## [Work instructions]
Pictures should be omitted from your copy. Everything else in the entries below must be restated word for word.

─── Material provided

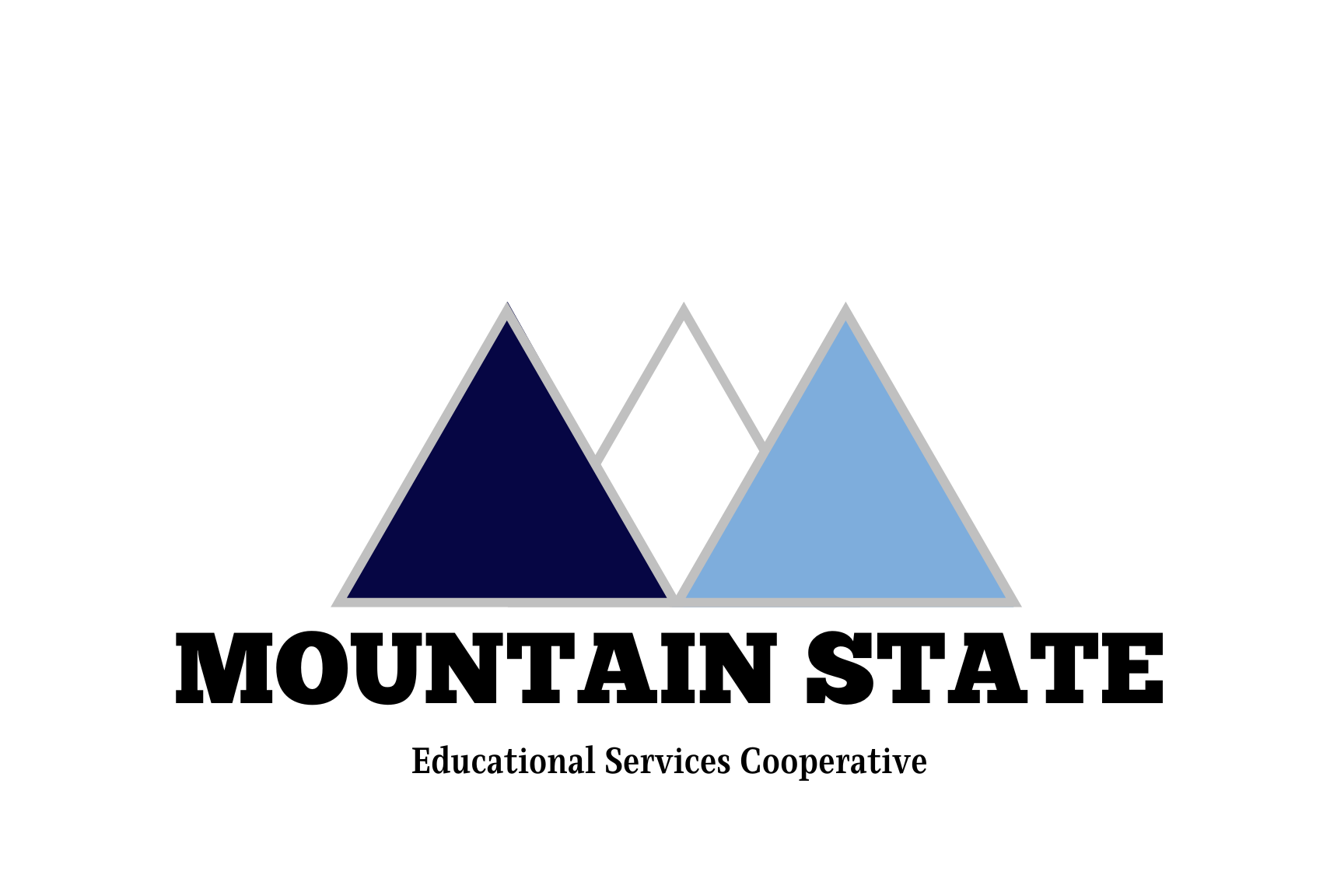 Mountain State Educational Services Cooperative logo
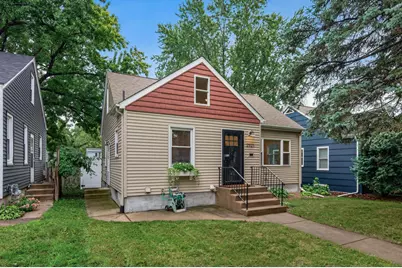 2921 Georgia Avenue S, Saint Louis Park, MN 55426 - Photo 3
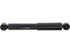 Shock Absorber 2701-412069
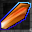 Glowing Pyreal Shard Icon.png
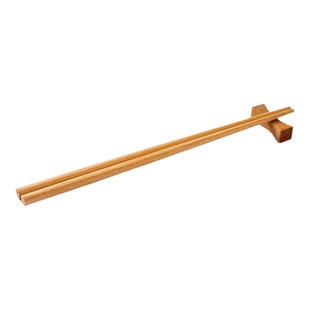 许昌胖东来代购筷子 黄金檀木 鸡翅木 竹筷雕花筷子 DL跑腿代购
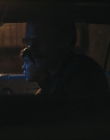 Uncle_Frank_mp43031.jpg
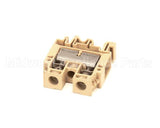 2E-91400-415 Lang Live Terminal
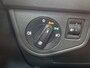 Volkswagen Polo 1.0 TSI Life Navigatie App Connect / Android Auto / Apple Carplay Airco Lichtmetalen Velgen Digitale Cockpit Cruise Control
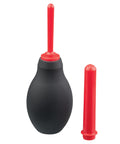 STR7814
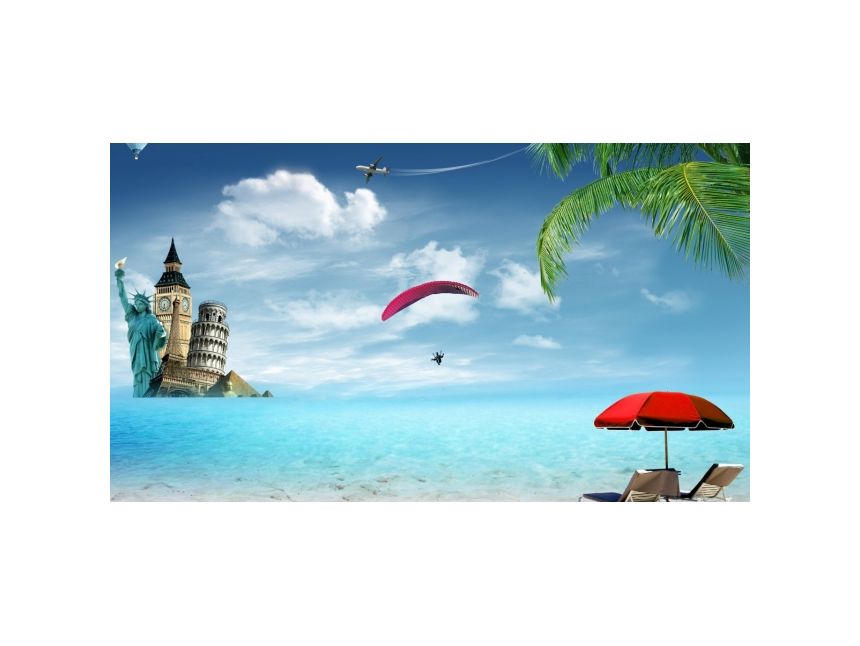 თურქეთი -დან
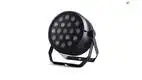 New outdoor par light company | Yellow River 1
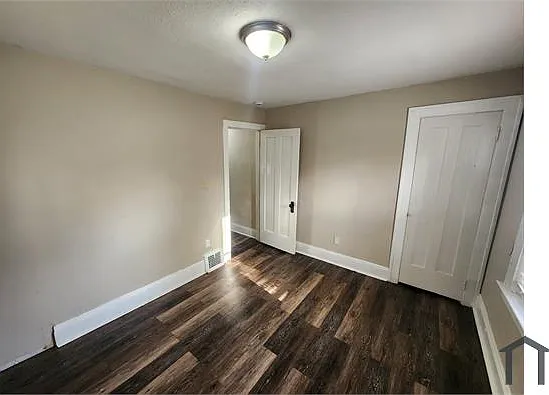 3 bed, 1500 sqft, $1,020 — Photo 3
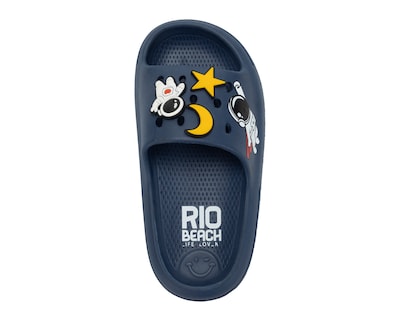 Foto 5 | Foto 5 | Sandalias Rio Beach para Niño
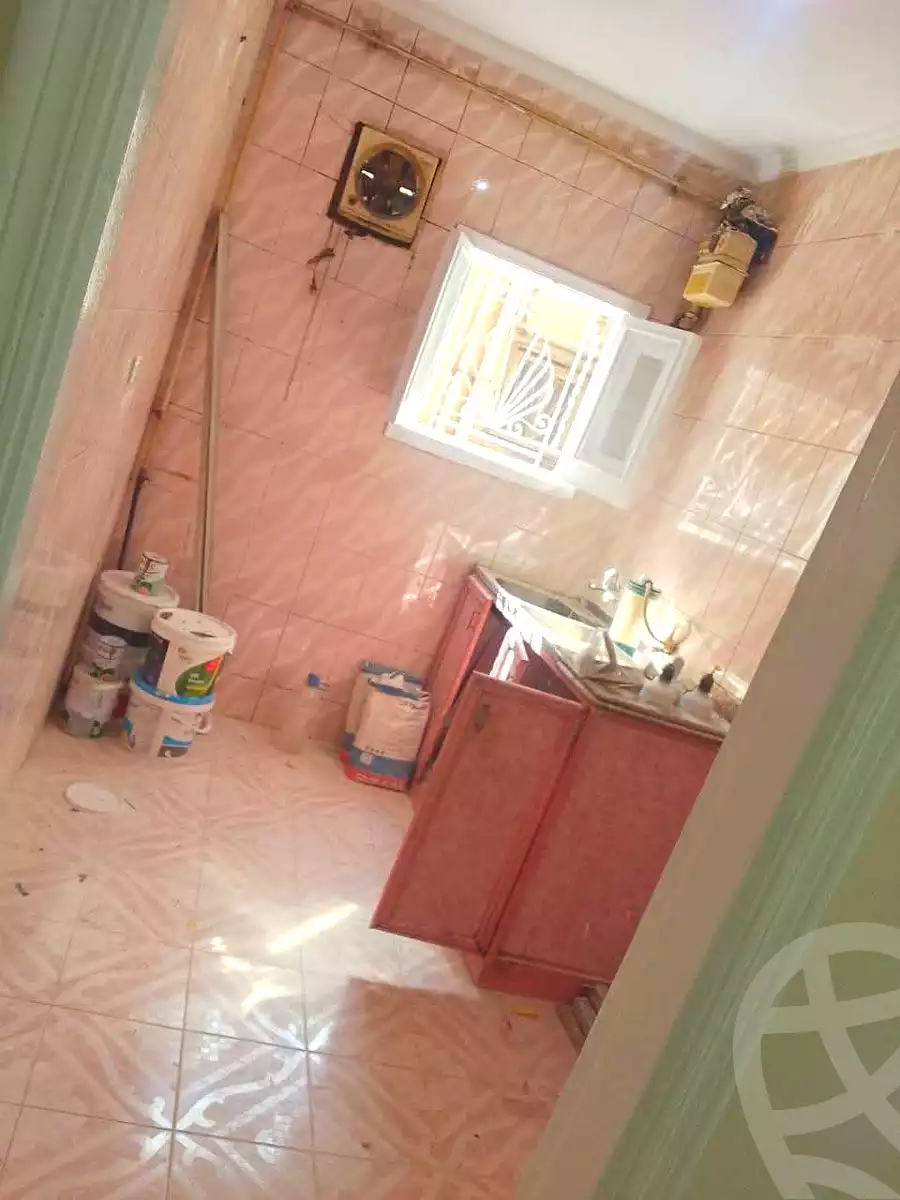 https://aqarmap.com.eg/en/listing/7263689-for-sale-cairo-helwan-helwan-el-sharkeya-thabit-basha-st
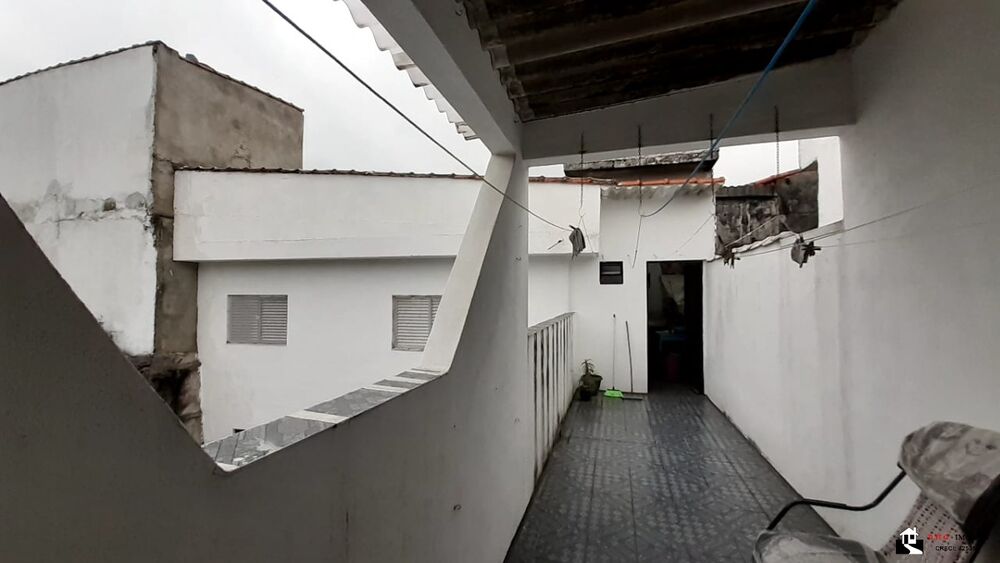Casa, 4 quartos, 283 m² - Foto 8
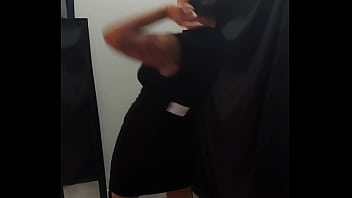 Toyko valentino wishlist creating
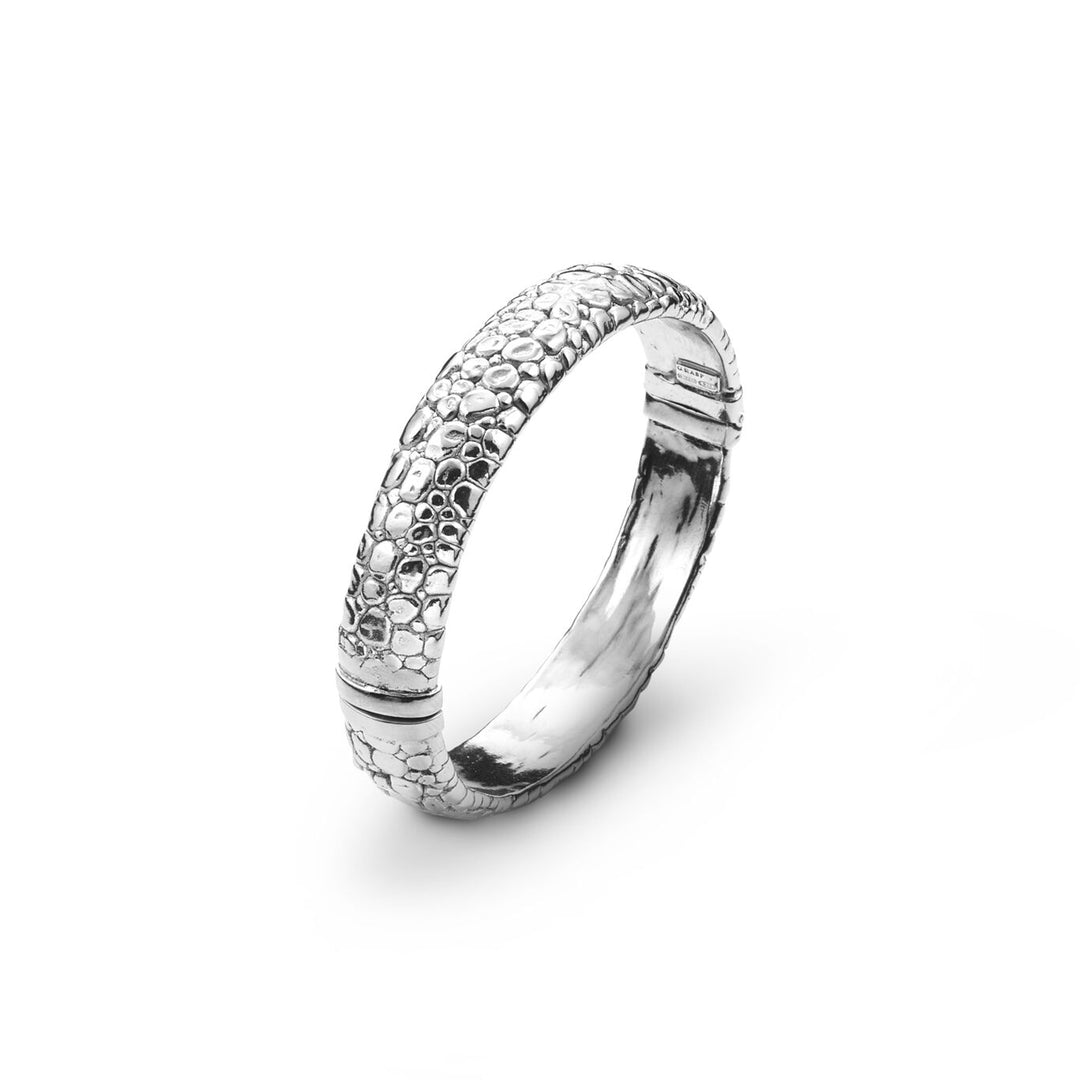 Giovanni Raspini Bangle Crocus 10801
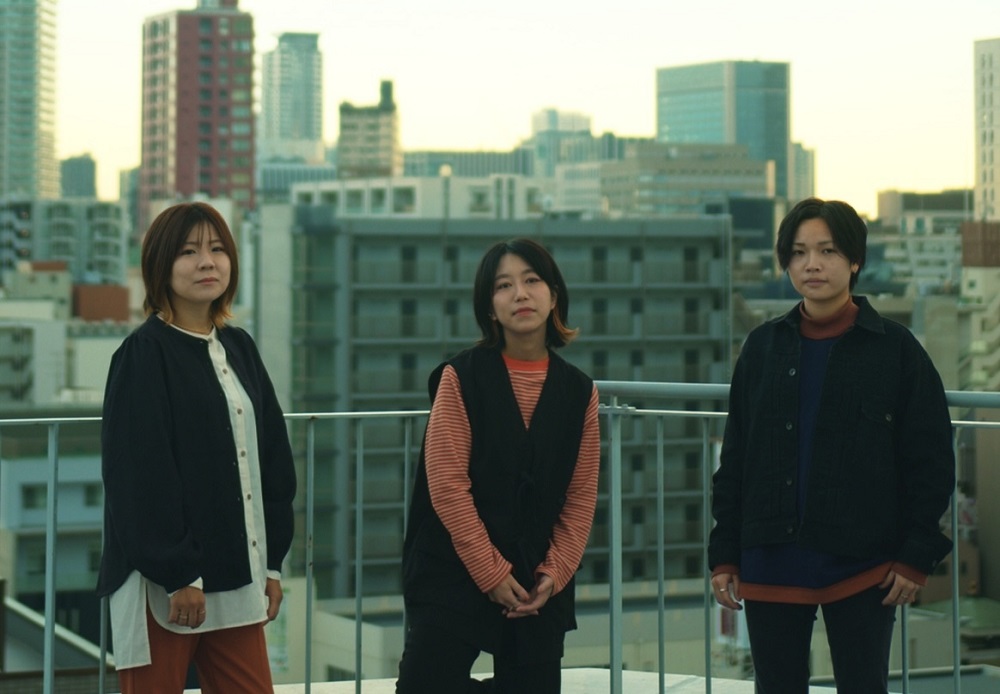 nolala スポーツタオル＋メンバー全員直筆サイン色紙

──────

## [Task output]
 Mountain State Educational Services Cooperative logo
 2921 Georgia Avenue S, Saint Louis Park, MN 55426 - Photo 3
 Shock Absorber 2701-412069
 Glowing Pyreal Shard Icon.png
 许昌胖东来代购筷子 黄金檀木 鸡翅木 竹筷雕花筷子 DL跑腿代购
 Uncle_Frank_mp43031.jpg
 2E-91400-415 Lang Live Terminal
 Volkswagen Polo 1.0 TSI Life Navigatie App Connect / Android Auto / Apple Carplay Airco Lichtmetalen Velgen Digitale Cockpit Cruise Control
 STR7814
 თურქეთი -დან
 New outdoor par light company | Yellow River 1
 3 bed, 1500 sqft, $1,020 — Photo 3
 Foto 5 | Foto 5 | Sandalias Rio Beach para Niño
 https://aqarmap.com.eg/en/listing/7263689-for-sale-cairo-helwan-helwan-el-sharkeya-thabit-basha-st
Casa, 4 quartos, 283 m² - Foto 8
 Toyko valentino wishlist creating
 Giovanni Raspini Bangle Crocus 10801
 nolala スポーツタオル＋メンバー全員直筆サイン色紙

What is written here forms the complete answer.